> _Written exercise_
Put all of the data below into a JSON list of strings, one string per line, with blank lines skipped and the picture lines left out.

# START OF Materials provided

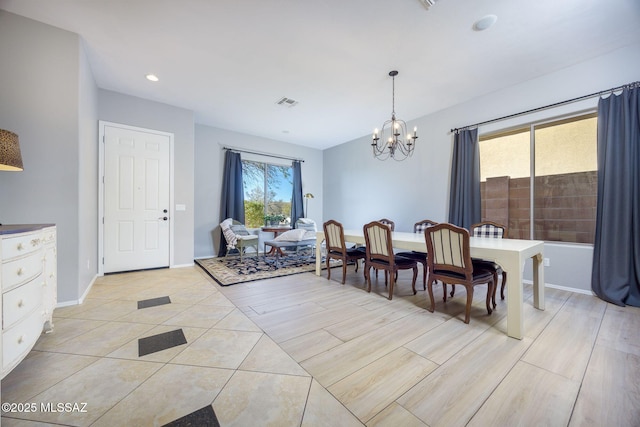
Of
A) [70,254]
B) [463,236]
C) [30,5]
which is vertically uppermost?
[30,5]

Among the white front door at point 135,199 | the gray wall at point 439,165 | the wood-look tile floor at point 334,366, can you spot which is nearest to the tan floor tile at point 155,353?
the wood-look tile floor at point 334,366

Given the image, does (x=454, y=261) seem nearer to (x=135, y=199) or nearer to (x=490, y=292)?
(x=490, y=292)

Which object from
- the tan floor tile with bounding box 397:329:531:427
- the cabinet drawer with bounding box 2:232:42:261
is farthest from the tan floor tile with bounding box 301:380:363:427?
the cabinet drawer with bounding box 2:232:42:261

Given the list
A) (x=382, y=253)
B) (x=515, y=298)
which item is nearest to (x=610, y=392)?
(x=515, y=298)

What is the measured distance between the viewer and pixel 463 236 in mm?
2105

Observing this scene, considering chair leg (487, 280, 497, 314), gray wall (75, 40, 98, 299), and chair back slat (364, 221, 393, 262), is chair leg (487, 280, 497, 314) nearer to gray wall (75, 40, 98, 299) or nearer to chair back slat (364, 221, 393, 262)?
chair back slat (364, 221, 393, 262)

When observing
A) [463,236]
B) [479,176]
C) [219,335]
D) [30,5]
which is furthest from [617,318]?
[30,5]

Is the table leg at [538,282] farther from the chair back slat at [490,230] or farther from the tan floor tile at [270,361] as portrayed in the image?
the tan floor tile at [270,361]

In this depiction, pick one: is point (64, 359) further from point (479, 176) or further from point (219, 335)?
point (479, 176)

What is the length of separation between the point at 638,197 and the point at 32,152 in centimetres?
619

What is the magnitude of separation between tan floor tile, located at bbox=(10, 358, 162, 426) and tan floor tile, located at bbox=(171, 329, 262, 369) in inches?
7.6

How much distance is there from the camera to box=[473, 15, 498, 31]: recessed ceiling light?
2238mm

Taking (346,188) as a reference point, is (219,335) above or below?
below

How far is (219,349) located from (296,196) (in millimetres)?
4968
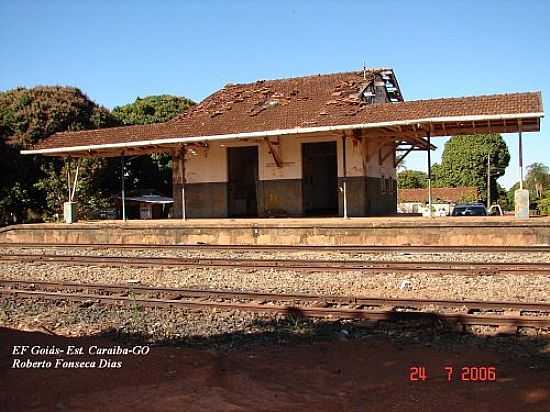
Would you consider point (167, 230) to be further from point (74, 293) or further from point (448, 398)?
point (448, 398)

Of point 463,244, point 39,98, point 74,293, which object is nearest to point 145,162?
point 39,98

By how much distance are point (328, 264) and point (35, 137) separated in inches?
1021

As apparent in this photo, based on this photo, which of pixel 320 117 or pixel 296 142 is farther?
pixel 296 142

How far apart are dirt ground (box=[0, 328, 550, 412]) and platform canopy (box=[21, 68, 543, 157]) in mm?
12466

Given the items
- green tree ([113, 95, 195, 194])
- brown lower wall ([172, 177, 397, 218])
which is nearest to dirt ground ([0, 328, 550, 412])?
brown lower wall ([172, 177, 397, 218])

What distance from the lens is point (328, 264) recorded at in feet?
41.5

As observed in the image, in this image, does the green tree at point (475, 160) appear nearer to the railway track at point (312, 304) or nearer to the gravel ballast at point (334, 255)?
the gravel ballast at point (334, 255)

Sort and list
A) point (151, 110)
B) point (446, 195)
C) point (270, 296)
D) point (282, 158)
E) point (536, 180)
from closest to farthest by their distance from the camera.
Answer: point (270, 296) → point (282, 158) → point (151, 110) → point (446, 195) → point (536, 180)

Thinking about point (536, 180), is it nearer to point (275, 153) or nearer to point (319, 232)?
point (275, 153)

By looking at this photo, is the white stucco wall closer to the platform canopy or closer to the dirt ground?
the platform canopy

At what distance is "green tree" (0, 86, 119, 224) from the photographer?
31.8 meters

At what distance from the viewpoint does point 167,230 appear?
20453 millimetres
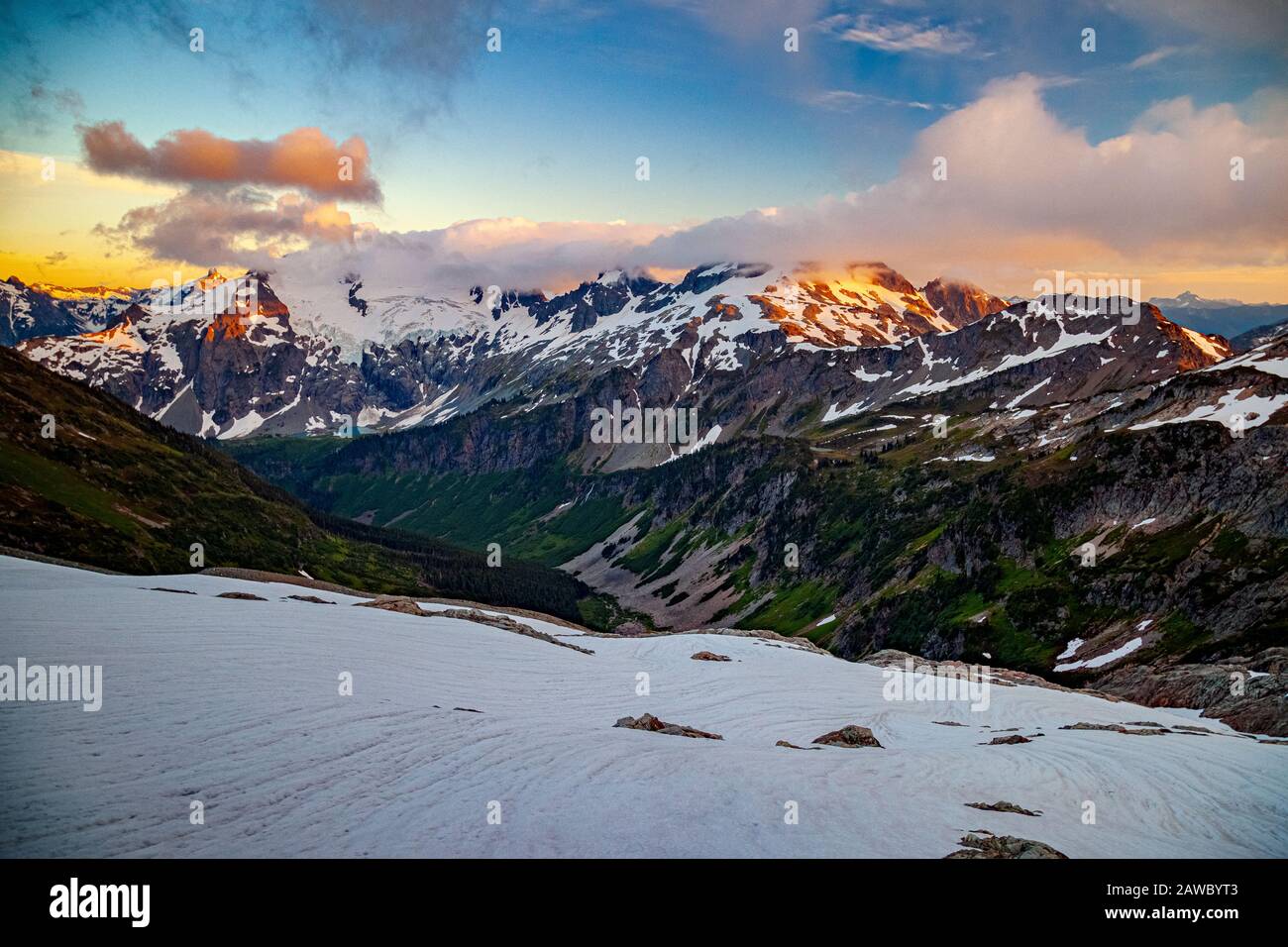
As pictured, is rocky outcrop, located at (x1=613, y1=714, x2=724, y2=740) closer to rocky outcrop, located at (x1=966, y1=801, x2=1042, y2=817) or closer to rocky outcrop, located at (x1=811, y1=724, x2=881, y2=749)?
rocky outcrop, located at (x1=811, y1=724, x2=881, y2=749)

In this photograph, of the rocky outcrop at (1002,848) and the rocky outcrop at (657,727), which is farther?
the rocky outcrop at (657,727)

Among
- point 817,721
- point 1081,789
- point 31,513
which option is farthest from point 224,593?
point 31,513

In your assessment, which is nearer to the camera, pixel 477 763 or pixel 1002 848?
pixel 1002 848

# END OF Materials provided

> _Result of the task_
[
  "Of",
  "A) [70,254]",
  "B) [463,236]",
  "C) [30,5]",
  "which is vertically uppermost?",
  "[30,5]",
  "Among the white front door at point 135,199 | the gray wall at point 439,165 | the wood-look tile floor at point 334,366, can you spot which is nearest to the tan floor tile at point 155,353?",
  "the wood-look tile floor at point 334,366",
  "Given the image, does (x=454, y=261) seem nearer to (x=135, y=199) or nearer to (x=490, y=292)?",
  "(x=490, y=292)",
  "Which object from",
  "- the tan floor tile with bounding box 397:329:531:427",
  "- the cabinet drawer with bounding box 2:232:42:261",
  "is farthest from the tan floor tile with bounding box 301:380:363:427?",
  "the cabinet drawer with bounding box 2:232:42:261",
  "Given the list",
  "A) (x=382, y=253)",
  "B) (x=515, y=298)",
  "which item is nearest to (x=610, y=392)?",
  "(x=515, y=298)",
  "What is the measured distance between the viewer and pixel 463 236 in mm?",
  "2105",
  "Observing this scene, considering chair leg (487, 280, 497, 314), gray wall (75, 40, 98, 299), and chair back slat (364, 221, 393, 262), is chair leg (487, 280, 497, 314) nearer to gray wall (75, 40, 98, 299) or nearer to chair back slat (364, 221, 393, 262)?",
  "chair back slat (364, 221, 393, 262)",
  "When observing",
  "A) [463,236]",
  "B) [479,176]",
  "C) [219,335]",
  "D) [30,5]",
  "which is furthest from [617,318]?",
  "[30,5]",
  "Is the table leg at [538,282] farther from the chair back slat at [490,230] or farther from the tan floor tile at [270,361] as portrayed in the image?",
  "the tan floor tile at [270,361]",
  "In this depiction, pick one: is point (64, 359) further from point (479, 176) or further from point (219, 335)?",
  "point (479, 176)",
  "What is the length of separation between the point at 638,197 and the point at 32,152 in centimetres?",
  "619",
  "What is the magnitude of separation between tan floor tile, located at bbox=(10, 358, 162, 426) and tan floor tile, located at bbox=(171, 329, 262, 369) in inches?",
  "7.6",
  "How much distance is there from the camera to box=[473, 15, 498, 31]: recessed ceiling light?",
  "2238mm",
  "Taking (346,188) as a reference point, is (219,335) above or below?",
  "below",
  "How far is (219,349) located from (296,196) (in millimetres)?",
  "4968",
  "Would you consider point (167, 230) to be further from point (74, 293) or further from point (448, 398)?",
  "point (448, 398)",
  "Of point 463,244, point 39,98, point 74,293, which object is nearest to point 145,162?",
  "point 39,98",
  "By how much distance are point (328, 264) and point (35, 137) separated in inches?",
  "1021",
  "As apparent in this photo, based on this photo, which of pixel 320 117 or pixel 296 142 is farther?",
  "pixel 296 142",
  "How far apart are dirt ground (box=[0, 328, 550, 412]) and platform canopy (box=[21, 68, 543, 157]) in mm?",
  "12466",
  "Given the items",
  "- green tree ([113, 95, 195, 194])",
  "- brown lower wall ([172, 177, 397, 218])",
  "which is nearest to dirt ground ([0, 328, 550, 412])?",
  "brown lower wall ([172, 177, 397, 218])",
  "What distance from the lens is point (328, 264) recorded at in feet?",
  "41.5",
  "As observed in the image, in this image, does the green tree at point (475, 160) appear nearer to the railway track at point (312, 304) or nearer to the gravel ballast at point (334, 255)?",
  "the gravel ballast at point (334, 255)",
  "Sort and list",
  "A) point (151, 110)",
  "B) point (446, 195)",
  "C) point (270, 296)",
  "D) point (282, 158)",
  "E) point (536, 180)",
  "from closest to farthest by their distance from the camera.",
  "Answer: point (270, 296) → point (282, 158) → point (151, 110) → point (446, 195) → point (536, 180)",
  "Thinking about point (536, 180), is it nearer to point (275, 153) or nearer to point (319, 232)?",
  "point (275, 153)",
  "By looking at this photo, is the white stucco wall closer to the platform canopy or closer to the dirt ground?",
  "the platform canopy",
  "At what distance is \"green tree\" (0, 86, 119, 224) from the photographer?",
  "31.8 meters",
  "At what distance from the viewpoint does point 167,230 appear?",
  "20453 millimetres",
  "As pictured, is rocky outcrop, located at (x1=613, y1=714, x2=724, y2=740) closer to rocky outcrop, located at (x1=966, y1=801, x2=1042, y2=817) or closer to rocky outcrop, located at (x1=811, y1=724, x2=881, y2=749)?",
  "rocky outcrop, located at (x1=811, y1=724, x2=881, y2=749)",
  "In this photograph, of the rocky outcrop at (1002,848) and the rocky outcrop at (657,727), which is farther?",
  "the rocky outcrop at (657,727)",
  "Among",
  "- point 817,721",
  "- point 1081,789",
  "- point 31,513",
  "which option is farthest from point 224,593?",
  "point 31,513",
  "In your assessment, which is nearer to the camera, pixel 477 763 or pixel 1002 848?",
  "pixel 1002 848"
]